Figure 3 shows a segment of the total ion chromatogram (TIC) from the metabolite mix experiment which contains a number of well resolved chromatographic peaks. In addition to TIC (dotted line), all individual ICs are shown (solid line), to make clearer the location of individual signal peaks. Filled triangles below the TIC represent manually annotated signal peaks by an expert human operator. Although there are some differences, the performance of different software packages was comparable on this data segment, and matched closely the manual annotation. Some tendency of AMDIS to report false positives is evident, as reported before [62].

Figure 3.

The experiment with low complexity sample matrix and well resolved peaks. A segment of a GC-MS experiment recorded on a control mix with 45 reference compounds. The total ion chromatogram (TIC) is shown in dotted line, and individual ion chromatograms (ICs) in the m/z range 50-550 are overlaid in full line. The true multi-component GC-MS peaks, identified manually by an experienced operator, are shown as filled triangles at the bottom of the graph. The peaks detected by four software packages are shown in the upper part of the Figure ('*'― AMDIS, ' + ' ― XCMS, 'x' ― PyMS, 'o' ― AnalyzerPro). The segment chosen for this analysis is sparsely populated with peaks, which are all well resolved. All four software packages performed comparably to the human operator. Clustering of individual single ion peaks around true multi-component GC-MS peaks is evident from the peak detected by XCMS. For the list of detected signals see Additional file 1.

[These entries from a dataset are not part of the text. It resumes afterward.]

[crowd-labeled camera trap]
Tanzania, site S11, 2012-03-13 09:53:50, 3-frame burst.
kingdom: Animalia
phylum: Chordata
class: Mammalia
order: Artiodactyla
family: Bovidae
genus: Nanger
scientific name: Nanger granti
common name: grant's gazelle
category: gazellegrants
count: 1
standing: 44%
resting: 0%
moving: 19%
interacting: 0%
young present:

Figure 4 shows a different segment of the same data set (metabolite mix). In addition to some well resolved peaks, this segment contains several moderately overlapped peak clusters in the retention time range 1900-1930 s. The highly accurate peak detection by PyMS and AnalyzerPro is evident. Both AMDIS [24] and XCMS [15] detect signals accurately, but also report a number of additional signals. A closer scrutiny of the results shows that the underlying reason for this is different for the two software packages. XCMS has been primarily developed for the processing of LC-MS data [15], and does not make an attempt to assemble single ion signals into fragmentation mass spectra characteristic of GC-MS data generated with electron impact (EI) ionization. On the other hand, AMDIS has been developed specifically for EI-GC-MS data and additional signals reported by AMDIS are therefore false positives.

Figure 4.

The experiment with low complexity sample matrix and moderate peak overlap. A segment of a GC-MS experiment recorded on a control mix with 45 reference compounds. The total ion chromatogram (TIC) is shown in dotted line, and individual ion chromatograms (ICs) in the m/z range 50-550 are overlaid in full line. The true multi-component GC-MS peaks, identified manually by an experienced operator, are shown as filled triangles at the bottom of the graph. The peaks detected by four software packages are shown in the upper part of the Figure ('*'― AMDIS, '+' ― XCMS, 'x' ― PyMS, 'o' ― AnalyzerPro). This elution segment includes few closely eluting peaks in the retention time range 1895-1920 s. For example, the range 1910-1920 s contains three distinct co-eluting compounds to give appearance of two TIC peaks. Both PyMS and AnalyzerPro deconvoluted these three peaks successfully, and also detected the other peaks in the chromatogram comparably to the human operator. AMDIS significantly overestimated the number of peaks on this segment. By default, XCMS looks for single ion peaks and not GC-MS type multi-ion peaks, and therefore in this segment detected many such peaks. For the list of detected signals see Additional file 2.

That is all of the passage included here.